=== DIRECTIONS FOR THIS TASK ===
Copy each of the rows below word for word, leaving out the pictures.

=== INPUT ROWS ===
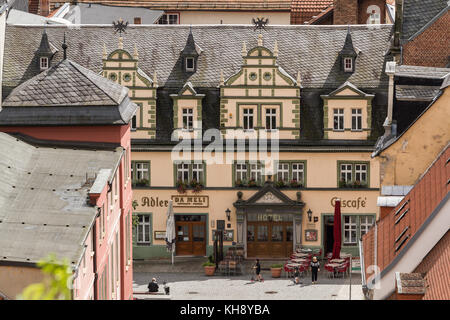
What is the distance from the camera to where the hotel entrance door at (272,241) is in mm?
68250

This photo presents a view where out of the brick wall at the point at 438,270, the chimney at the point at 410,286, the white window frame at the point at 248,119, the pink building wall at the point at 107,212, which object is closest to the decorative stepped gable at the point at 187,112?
the white window frame at the point at 248,119

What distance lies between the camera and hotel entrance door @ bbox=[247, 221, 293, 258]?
224 ft

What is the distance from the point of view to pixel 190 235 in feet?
A: 225

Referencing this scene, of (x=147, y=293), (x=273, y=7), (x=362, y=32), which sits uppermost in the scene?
(x=273, y=7)

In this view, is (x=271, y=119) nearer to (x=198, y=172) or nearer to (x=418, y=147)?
(x=198, y=172)

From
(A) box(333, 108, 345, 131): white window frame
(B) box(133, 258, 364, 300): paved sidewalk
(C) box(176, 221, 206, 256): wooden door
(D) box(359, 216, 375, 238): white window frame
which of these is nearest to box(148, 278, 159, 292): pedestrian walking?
(B) box(133, 258, 364, 300): paved sidewalk

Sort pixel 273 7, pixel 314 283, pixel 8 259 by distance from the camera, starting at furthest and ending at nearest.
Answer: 1. pixel 273 7
2. pixel 314 283
3. pixel 8 259

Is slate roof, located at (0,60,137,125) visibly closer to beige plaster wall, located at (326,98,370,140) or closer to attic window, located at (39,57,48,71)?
beige plaster wall, located at (326,98,370,140)

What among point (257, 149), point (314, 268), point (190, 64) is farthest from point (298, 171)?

=== FULL OUTPUT ===
What is the distance from the camera to where the hotel entrance door at (272,241) is in mm?
68250

This photo presents a view where out of the brick wall at the point at 438,270, the chimney at the point at 410,286, the white window frame at the point at 248,119, the pink building wall at the point at 107,212, which object is closest to the decorative stepped gable at the point at 187,112?
the white window frame at the point at 248,119

What distance lies between the camera and hotel entrance door @ bbox=[247, 221, 293, 258]?
224 ft

What is the distance from the point of view to pixel 190 235 in feet?
A: 225

Referencing this scene, of (x=147, y=293), (x=273, y=7), (x=362, y=32), which sits uppermost in the scene?
(x=273, y=7)

In this view, is (x=271, y=119) nearer to (x=198, y=172) or nearer to (x=418, y=147)?
(x=198, y=172)

From
(A) box(333, 108, 345, 131): white window frame
(B) box(133, 258, 364, 300): paved sidewalk
(C) box(176, 221, 206, 256): wooden door
(D) box(359, 216, 375, 238): white window frame
which of these is nearest to box(148, 278, 159, 292): pedestrian walking?
(B) box(133, 258, 364, 300): paved sidewalk

Sort pixel 273 7, pixel 314 283, pixel 8 259 by distance from the camera, starting at furthest and ending at nearest.
Answer: 1. pixel 273 7
2. pixel 314 283
3. pixel 8 259

Is slate roof, located at (0,60,137,125) visibly closer to beige plaster wall, located at (326,98,370,140) or closer to attic window, located at (39,57,48,71)?
beige plaster wall, located at (326,98,370,140)

What among point (257, 149), point (314, 268), point (190, 64) is farthest from point (298, 171)?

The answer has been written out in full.